**Requirement 1**
In the passage on tetanus and the Tdap vaccine, at what ages is the tetanus vaccine given?
**Requirement 2**
Using the passage on tetanus and the Tdap vaccine, explain why the writer recommends that every adult get the Tdap vaccine.
**Requirement 3**
Write a continuation of the passage on tetanus and whooping cough vaccination, starting after its final sentence.

**Passage to read**
◆ ◆ ◆ ◆
The growth of that bacteria does not spread through the body like other bad bacterial infections; the C. tetani that are able to grow release a poison into the body, called tetanus toxoid, which causes all the muscles to go into a severe irreversible spasm. That’s how it can kill you.

A vaccine to effectively block the tetanus toxoid was developed many years ago, and is administered to children two to six months old, then at 5 years old, and approximately every 10 years thereafter.

It’s a wonderful vaccine—I’ve given about 10,000 tetanus shots in my career, and I’ve yet to see one case of tetanus. That’s right, not a single case.

So why do I recommend that every adult get the “new” tetanus vaccine, referred to as “Tdap”? Because you not only get a vaccination against the tetanus toxoid, as well as diphtheria—another scourge that has been removed because of vaccinations—but you will also receive a booster for whooping cough. That’s the “ap” part of Tdap.

Whooping cough, caused by Bordatella pertussis, is a nasty bacterial infection that can be fatal in infants, although rarely in adults. The vaccine was developed against this disease in the early 1960s; prior to that, most of us over 60 years old caught it as a childhood illness, along with chicken pox, mumps, measles, and German measles—all illnesses that are now preventable by vaccinations.

It seemed that the pertussis vaccinations, which were only given up to age 5 since the early ‘60s, had eliminated whooping cough. However, in the early 2000s more and more cases of whooping cough were being diagnosed—even here in the Big Sky School District—so the Centers for Disease Control and Prevention recommends that teenagers and adults get vaccinated (or revaccinated) for this disease.
◆ ◆ ◆ ◆
**Data shown**
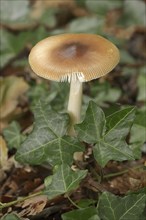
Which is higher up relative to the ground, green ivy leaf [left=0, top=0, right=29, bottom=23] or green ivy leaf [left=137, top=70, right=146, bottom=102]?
green ivy leaf [left=0, top=0, right=29, bottom=23]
◆ ◆ ◆ ◆
**Written answer 1**
It is given to children at two to six months old, again at 5 years old, and approximately every 10 years after that.

**Written answer 2**
Tdap protects against the tetanus toxoid and diphtheria and also gives a booster for whooping cough. That booster matters because whooping cough was diagnosed more and more often in the early 2000s. As a result, the Centers for Disease Control and Prevention recommends that teenagers and adults be vaccinated or revaccinated against it.

**Written answer 3**
The only way to get vaccinated against pertussis is by getting the Tdap vaccine—it is not sold separately. Since I’ve seen or diagnosed about a dozen cases of whooping cough, I know that administering this vaccine will definitely prevent some of us from experiencing a miserable illness. It also helps protect newborns, which are dangerously susceptible to pertussis.

We’re not sure yet how many pertussis “boosters” will be necessary over our lifetime to keep us pertussis free, but data has been collected since Tdap was introduced around 2009.

To me, a Tdap every 10 years seems very reasonable.

Dr. Jeff Daniels was the recipient of the 2016 Big Sky Chamber of Commerce Chet Huntley Lifetime Achievement Award and has been practicing medicine in Big Sky since 1994, when he and his family moved here from New York City. A unique program he implements has attracted more than 700 medical students and young doctors to train with the Medical Clinic of Big Sky.